Qualcuno accosta Lara al Qassam a Viktor Navorski, il cittadino dell’immaginaria Cracozia protagonista del film “The Terminal”, costretto a non poter uscire dall’aeroporto JFK di New York perché in possesso di un passaporto non valido. Ma a differenza del simpatico personaggio interpretato da Tom Hanks la studentessa americana, con i nonni palestinesi, che il ministro Gilad Erdan non intende far entrare in Israele – è sospettata di essere una sostenitrice del Bds, il movimento per il boicottaggio di Israele – non sta vivendo la favola a lieto fine concepita da Steven Spielberg. Da oltre una settimana è detenuta – Erdan smentisce, dice che «è libera di tornare indietro» – all’aeroporto Ben Gurion di Tel Aviv pur avendo stampato sul suo passaporto un regolare visto A 2 di studio ottenuto dalle autorità consolari israeliane negli Stati uniti per poter frequentare un master all’Università ebraica di Gerusalemme. Al Qassam in realtà fa parte, in Florida, di Students for Justice in Palestine, un gruppo che il ministro Erdan considera simile al Bds. La giovane ha presentato appello contro la deportazione e, in attesa della decisione dei giudici, resta nell’angusto spazio in cui vive da oltre una settimana.

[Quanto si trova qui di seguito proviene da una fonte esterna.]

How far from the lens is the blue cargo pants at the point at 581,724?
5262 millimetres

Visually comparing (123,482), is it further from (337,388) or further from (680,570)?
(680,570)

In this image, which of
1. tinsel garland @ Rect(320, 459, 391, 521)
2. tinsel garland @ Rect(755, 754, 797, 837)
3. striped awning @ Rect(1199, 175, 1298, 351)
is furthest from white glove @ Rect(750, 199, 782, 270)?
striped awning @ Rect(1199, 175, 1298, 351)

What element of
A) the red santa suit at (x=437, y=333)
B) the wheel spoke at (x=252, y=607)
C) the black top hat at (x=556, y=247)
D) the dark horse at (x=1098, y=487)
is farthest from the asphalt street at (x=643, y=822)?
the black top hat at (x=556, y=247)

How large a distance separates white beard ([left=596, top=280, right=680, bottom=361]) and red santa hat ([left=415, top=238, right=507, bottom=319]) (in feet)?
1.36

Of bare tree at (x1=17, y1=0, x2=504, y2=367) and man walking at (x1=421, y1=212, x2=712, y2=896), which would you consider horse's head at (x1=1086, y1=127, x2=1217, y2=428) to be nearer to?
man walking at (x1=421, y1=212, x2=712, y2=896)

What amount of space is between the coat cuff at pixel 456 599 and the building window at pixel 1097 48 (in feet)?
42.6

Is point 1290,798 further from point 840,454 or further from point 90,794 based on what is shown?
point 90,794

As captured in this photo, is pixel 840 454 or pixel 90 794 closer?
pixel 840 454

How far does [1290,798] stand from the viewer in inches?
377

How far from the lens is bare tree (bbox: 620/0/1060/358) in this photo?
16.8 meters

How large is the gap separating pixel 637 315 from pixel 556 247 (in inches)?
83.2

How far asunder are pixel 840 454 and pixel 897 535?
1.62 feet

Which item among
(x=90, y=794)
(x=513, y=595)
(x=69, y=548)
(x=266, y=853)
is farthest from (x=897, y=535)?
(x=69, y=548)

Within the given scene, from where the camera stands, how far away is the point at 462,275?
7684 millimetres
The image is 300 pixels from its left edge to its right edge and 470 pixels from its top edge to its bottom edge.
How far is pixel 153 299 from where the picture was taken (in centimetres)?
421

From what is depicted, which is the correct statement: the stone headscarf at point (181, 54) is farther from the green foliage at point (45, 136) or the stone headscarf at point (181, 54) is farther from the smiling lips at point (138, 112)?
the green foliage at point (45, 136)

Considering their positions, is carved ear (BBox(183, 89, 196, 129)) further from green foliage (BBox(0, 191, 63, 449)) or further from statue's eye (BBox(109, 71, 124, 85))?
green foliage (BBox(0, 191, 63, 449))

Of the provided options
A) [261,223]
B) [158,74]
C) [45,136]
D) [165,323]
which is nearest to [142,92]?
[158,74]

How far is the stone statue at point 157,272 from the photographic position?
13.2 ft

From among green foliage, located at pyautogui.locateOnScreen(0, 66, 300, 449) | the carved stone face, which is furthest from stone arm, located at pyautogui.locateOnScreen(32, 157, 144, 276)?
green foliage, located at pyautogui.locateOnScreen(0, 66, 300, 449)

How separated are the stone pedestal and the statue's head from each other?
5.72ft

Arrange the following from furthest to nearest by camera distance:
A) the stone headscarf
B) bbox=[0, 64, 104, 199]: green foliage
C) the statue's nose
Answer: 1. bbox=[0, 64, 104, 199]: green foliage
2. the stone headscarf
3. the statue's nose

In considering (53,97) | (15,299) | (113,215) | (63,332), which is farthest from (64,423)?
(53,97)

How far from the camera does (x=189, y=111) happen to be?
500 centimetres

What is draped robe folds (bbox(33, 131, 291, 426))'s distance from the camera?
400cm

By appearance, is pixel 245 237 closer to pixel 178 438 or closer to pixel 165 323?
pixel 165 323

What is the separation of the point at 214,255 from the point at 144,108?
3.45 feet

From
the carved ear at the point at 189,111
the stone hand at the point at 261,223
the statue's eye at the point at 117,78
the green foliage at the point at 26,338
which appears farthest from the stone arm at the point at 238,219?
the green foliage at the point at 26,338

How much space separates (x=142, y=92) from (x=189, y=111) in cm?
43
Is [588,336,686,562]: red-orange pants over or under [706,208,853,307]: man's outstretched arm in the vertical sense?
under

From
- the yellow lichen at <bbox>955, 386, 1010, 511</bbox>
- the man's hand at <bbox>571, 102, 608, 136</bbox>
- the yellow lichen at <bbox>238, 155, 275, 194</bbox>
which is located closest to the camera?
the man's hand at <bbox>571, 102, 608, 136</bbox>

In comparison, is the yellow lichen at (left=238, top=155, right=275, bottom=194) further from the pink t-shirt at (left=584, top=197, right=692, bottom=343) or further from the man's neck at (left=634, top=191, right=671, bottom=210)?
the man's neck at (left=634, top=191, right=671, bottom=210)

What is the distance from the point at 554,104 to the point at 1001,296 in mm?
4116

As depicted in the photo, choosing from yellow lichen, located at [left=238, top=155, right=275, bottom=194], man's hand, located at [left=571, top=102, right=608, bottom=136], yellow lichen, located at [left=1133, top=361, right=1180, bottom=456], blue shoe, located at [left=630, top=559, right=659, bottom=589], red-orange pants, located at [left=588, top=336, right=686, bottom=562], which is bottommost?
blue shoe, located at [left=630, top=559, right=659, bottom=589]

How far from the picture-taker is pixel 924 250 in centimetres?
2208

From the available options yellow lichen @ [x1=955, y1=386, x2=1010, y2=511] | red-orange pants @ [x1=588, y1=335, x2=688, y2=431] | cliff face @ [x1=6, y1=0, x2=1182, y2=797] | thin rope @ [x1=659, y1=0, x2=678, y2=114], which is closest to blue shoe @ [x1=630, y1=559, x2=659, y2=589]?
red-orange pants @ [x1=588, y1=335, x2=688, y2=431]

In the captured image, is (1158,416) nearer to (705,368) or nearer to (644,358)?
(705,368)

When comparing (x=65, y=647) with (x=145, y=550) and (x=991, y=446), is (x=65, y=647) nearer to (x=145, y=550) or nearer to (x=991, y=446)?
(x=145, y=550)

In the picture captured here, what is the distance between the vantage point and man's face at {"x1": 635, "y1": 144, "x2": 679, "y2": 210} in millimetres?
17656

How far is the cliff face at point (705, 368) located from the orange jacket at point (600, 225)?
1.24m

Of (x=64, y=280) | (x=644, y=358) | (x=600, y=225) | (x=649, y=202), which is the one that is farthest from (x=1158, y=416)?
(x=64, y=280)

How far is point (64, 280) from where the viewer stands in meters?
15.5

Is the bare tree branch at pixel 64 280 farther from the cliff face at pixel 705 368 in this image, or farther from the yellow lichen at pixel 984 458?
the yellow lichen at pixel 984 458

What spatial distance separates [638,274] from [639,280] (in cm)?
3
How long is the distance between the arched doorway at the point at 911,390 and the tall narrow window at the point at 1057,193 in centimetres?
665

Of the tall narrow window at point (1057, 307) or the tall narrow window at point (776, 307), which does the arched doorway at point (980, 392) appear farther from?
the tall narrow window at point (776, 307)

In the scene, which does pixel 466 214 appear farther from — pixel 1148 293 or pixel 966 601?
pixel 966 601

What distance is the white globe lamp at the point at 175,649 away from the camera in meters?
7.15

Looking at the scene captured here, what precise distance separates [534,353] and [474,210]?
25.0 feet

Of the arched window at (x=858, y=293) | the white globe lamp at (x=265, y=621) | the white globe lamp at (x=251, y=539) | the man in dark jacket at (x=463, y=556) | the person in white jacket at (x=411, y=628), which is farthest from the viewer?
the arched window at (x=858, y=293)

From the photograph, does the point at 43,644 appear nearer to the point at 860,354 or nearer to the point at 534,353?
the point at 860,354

Con ogni probabilità Lara al Qassam sarà deportata. Il ministro Erdan per farla entrare chiede una sorta di abiura. «Se al Qassam dirà apertamente che il suo sostegno al movimento Bds è illegittimo e che si pente di averlo perorato, potremmo rivedere la nostra decisione

. Richiesta che la studentessa non intende accogliere. Comunque vada il caso è esploso sui media e i riflettori sono puntati sulla linea dell’“ingresso vietato” che il governo Netanyahu porta avanti nei confronti di cittadini stranieri, talvolta noti, spesso anche ebrei, che criticano o condannano le politiche di Israele nei confronti dei palestinesi. Due editorialisti ebrei del New York Times, Bret Stephens e Bari Weiss, sono intervenuti a sostegno di al Qassam e contro Israele ricordando che di recente diversi cittadini americani ebrei – tra i quali la docente Katherine Franke, l’attivista Simone Zimmerman, lo scrittore Peter Beinart e la leader di Codepink Ariel Gold – sono stati fermati, interrogati per ore su ciò che pensano di Israele dai servizi di sicurezza del Ben Gurion e in quache caso espulsi.

Alcuni deputati del partito Meretz (sinistra sionista) sono andati a far visita a Lara al Qassam e il rettore dell’Università di Gerusalemme, Barak Medina, ha preso le sue difese. «La decisione del ministro di impedire l’ingresso di una studentessa solo per le sue idee – ha affermato – è una minaccia per ciò che l’Università rappresenta, il confronto di idee non ci spaventa». Per questo l’Università ebraica ha deciso di sostenere in tribunale la richiesta di al Qassam di raggiungere Gerusalemme provocando l’indignazione di Erdan che ha accusato il rettore di essersi schierato contro Israele, il governo e la legge anti-Bds promulgata dalla Knesset. La vicenda della studentessa americana non evidenzia solo le discriminazioni a cui sono soggetti al Ben Gurion cittadini di vari paesi. ma anche israeliani, specialmente se arabi – in entrata come in uscita dal paese. Sottolinea anche l’attrito esistente tra il governo Netanyahu e settori importanti della comunità ebraica americana. Differenze che invece non emergono tra Israele e le comunità ebraiche europee, dove l’attuale esecutivo israeliano sembra godere di un consenso ampio.